Problem to solve
Write out the data exactly from its first line onward, ending with the line in which "[citizen-science consensus label]" appears.

Record set
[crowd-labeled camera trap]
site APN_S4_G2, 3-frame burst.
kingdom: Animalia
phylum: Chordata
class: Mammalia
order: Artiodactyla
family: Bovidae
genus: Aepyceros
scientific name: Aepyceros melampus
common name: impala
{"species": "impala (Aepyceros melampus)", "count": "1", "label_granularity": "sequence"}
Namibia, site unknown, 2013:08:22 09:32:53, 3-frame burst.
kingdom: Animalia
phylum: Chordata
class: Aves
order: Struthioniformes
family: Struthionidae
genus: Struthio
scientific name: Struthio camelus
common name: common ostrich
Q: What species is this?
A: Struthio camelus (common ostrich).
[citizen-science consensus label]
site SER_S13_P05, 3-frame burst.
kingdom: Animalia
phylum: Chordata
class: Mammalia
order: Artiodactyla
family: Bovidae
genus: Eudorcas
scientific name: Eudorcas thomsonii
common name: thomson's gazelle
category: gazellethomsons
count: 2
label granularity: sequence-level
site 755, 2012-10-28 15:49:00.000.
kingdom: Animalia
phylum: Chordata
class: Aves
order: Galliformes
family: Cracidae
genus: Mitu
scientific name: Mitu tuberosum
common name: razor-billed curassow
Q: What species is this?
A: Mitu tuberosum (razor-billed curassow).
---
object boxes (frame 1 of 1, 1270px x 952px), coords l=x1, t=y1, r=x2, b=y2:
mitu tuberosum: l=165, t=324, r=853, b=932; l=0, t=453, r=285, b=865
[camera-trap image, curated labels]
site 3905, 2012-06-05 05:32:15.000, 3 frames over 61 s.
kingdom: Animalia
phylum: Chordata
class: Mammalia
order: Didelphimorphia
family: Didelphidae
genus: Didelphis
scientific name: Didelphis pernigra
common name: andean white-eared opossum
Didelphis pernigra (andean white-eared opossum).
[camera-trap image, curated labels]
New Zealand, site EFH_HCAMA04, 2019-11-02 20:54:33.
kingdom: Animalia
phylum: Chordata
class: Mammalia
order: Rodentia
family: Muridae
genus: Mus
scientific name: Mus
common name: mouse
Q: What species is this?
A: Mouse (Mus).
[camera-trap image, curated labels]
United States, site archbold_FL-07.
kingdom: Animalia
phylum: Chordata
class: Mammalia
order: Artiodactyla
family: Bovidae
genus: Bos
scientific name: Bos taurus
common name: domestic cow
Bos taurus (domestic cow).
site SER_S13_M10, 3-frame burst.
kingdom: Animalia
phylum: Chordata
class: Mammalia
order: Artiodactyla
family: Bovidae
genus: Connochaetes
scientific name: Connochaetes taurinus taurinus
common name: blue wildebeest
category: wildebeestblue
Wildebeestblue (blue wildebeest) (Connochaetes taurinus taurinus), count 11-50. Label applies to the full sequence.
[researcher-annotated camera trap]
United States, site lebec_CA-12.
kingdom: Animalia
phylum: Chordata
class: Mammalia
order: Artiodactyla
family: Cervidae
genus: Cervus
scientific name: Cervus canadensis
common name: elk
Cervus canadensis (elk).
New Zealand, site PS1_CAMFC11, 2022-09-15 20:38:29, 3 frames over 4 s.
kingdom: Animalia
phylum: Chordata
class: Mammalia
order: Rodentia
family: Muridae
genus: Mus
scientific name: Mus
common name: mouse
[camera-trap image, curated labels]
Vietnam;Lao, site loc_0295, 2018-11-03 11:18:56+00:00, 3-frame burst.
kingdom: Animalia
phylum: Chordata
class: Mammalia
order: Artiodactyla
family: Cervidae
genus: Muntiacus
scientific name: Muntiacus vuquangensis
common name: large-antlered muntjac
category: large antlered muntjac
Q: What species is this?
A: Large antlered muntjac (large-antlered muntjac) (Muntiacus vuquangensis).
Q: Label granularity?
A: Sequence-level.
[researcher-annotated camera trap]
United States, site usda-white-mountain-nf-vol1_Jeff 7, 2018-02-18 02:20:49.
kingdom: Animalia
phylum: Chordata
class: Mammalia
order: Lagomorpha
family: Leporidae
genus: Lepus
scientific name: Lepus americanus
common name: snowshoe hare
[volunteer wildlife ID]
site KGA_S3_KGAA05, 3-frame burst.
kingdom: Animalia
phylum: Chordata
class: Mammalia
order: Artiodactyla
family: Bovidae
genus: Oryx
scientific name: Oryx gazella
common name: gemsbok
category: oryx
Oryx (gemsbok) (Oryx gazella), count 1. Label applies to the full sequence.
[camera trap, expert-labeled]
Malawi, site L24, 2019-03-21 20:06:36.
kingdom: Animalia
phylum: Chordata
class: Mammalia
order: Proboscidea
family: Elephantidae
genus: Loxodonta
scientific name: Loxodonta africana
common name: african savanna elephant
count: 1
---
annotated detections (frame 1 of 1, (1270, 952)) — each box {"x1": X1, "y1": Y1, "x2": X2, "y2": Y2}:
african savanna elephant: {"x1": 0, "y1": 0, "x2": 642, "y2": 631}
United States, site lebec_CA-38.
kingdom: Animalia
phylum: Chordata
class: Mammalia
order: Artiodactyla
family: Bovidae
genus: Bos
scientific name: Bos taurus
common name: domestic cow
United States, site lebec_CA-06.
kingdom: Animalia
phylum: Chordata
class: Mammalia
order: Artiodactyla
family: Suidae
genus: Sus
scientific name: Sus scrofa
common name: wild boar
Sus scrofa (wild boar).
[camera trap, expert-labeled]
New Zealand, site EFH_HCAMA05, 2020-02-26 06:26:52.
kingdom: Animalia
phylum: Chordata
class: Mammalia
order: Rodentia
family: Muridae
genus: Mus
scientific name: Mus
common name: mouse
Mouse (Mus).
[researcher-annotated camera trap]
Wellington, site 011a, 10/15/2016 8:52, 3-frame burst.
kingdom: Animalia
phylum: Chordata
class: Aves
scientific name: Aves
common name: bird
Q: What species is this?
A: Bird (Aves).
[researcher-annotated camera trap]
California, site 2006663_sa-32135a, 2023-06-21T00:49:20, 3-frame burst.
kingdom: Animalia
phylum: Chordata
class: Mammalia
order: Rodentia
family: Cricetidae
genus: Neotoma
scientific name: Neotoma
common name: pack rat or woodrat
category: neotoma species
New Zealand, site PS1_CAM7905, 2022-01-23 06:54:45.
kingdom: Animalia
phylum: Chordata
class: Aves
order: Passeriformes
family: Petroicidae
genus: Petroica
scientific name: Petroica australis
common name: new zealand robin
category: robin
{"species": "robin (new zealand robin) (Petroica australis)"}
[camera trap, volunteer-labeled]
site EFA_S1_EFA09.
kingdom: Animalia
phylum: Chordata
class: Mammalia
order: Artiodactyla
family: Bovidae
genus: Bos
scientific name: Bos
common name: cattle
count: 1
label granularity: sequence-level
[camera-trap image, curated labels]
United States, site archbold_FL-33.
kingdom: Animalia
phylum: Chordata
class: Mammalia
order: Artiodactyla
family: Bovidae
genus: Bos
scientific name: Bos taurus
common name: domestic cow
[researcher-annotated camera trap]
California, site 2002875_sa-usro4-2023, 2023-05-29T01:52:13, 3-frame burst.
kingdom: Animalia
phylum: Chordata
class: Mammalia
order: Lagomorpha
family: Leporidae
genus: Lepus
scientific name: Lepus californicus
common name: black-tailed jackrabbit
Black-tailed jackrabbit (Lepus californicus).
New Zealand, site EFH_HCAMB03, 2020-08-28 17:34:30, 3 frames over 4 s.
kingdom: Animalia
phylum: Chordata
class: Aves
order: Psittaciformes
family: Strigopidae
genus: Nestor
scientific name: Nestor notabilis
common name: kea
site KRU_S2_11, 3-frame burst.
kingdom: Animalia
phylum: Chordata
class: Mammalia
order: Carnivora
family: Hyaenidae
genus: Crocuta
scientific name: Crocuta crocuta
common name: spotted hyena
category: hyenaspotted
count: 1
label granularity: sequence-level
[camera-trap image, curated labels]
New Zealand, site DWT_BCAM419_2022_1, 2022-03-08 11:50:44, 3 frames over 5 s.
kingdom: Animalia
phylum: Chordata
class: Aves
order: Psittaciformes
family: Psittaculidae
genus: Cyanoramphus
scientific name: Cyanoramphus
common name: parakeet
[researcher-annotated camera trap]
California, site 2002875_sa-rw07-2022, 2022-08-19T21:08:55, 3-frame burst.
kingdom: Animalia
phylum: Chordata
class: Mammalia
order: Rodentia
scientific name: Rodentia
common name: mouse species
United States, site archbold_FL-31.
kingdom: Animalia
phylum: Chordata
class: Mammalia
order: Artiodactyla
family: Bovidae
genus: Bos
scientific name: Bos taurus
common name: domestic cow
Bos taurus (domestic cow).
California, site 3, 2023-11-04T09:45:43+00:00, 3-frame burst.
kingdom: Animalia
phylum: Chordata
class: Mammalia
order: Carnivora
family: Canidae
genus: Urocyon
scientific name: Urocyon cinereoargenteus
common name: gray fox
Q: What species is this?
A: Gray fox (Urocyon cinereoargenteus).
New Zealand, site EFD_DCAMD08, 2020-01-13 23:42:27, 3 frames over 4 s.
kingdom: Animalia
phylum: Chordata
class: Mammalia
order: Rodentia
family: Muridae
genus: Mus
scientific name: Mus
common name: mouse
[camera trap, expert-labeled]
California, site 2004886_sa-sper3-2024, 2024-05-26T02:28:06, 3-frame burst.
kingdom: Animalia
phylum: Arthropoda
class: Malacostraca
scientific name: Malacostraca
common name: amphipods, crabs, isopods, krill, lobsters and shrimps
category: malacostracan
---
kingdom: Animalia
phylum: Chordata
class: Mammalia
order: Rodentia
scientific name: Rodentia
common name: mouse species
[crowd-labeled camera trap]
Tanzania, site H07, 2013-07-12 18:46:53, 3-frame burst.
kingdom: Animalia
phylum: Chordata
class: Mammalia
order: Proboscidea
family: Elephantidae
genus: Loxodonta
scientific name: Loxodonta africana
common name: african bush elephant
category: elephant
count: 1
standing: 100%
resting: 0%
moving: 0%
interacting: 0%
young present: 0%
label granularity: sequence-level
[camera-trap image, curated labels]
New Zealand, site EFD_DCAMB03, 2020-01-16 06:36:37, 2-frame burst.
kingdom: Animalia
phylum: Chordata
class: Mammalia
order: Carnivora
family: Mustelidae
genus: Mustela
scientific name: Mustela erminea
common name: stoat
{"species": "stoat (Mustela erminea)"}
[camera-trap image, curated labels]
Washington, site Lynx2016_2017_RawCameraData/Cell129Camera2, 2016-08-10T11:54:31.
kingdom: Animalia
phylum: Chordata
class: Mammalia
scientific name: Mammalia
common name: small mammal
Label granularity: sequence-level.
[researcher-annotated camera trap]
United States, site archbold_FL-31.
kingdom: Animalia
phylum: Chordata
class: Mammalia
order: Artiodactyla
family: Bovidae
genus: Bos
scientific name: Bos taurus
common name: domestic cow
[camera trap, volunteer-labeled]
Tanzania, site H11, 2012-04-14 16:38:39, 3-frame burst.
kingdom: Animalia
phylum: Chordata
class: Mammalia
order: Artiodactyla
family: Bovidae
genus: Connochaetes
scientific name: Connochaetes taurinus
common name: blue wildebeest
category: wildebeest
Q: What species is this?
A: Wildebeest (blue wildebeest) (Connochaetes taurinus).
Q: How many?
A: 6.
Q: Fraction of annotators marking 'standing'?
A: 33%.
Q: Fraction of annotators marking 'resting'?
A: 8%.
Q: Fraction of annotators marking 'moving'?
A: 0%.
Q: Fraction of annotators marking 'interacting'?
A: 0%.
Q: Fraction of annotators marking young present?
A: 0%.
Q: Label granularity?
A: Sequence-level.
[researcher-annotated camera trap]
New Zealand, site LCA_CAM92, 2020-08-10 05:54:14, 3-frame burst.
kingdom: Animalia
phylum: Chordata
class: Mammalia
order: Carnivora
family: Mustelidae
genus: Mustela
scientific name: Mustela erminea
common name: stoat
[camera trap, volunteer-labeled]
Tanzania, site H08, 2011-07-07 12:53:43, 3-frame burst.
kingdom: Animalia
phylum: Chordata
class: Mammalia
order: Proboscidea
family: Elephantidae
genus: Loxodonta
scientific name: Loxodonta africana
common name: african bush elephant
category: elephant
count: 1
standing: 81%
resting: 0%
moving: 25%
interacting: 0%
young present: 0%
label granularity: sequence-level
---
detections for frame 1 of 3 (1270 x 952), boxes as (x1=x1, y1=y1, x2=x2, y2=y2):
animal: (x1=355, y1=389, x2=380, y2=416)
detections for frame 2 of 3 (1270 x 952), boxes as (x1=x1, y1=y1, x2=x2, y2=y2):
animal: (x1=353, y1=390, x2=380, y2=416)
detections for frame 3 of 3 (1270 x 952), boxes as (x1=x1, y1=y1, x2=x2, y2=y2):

Answer to this problem
[crowd-labeled camera trap]
site APN_S4_G2, 3-frame burst.
kingdom: Animalia
phylum: Chordata
class: Mammalia
order: Artiodactyla
family: Bovidae
genus: Aepyceros
scientific name: Aepyceros melampus
common name: impala
{"species": "impala (Aepyceros melampus)", "count": "1", "label_granularity": "sequence"}
Namibia, site unknown, 2013:08:22 09:32:53, 3-frame burst.
kingdom: Animalia
phylum: Chordata
class: Aves
order: Struthioniformes
family: Struthionidae
genus: Struthio
scientific name: Struthio camelus
common name: common ostrich
Q: What species is this?
A: Struthio camelus (common ostrich).
[citizen-science consensus label]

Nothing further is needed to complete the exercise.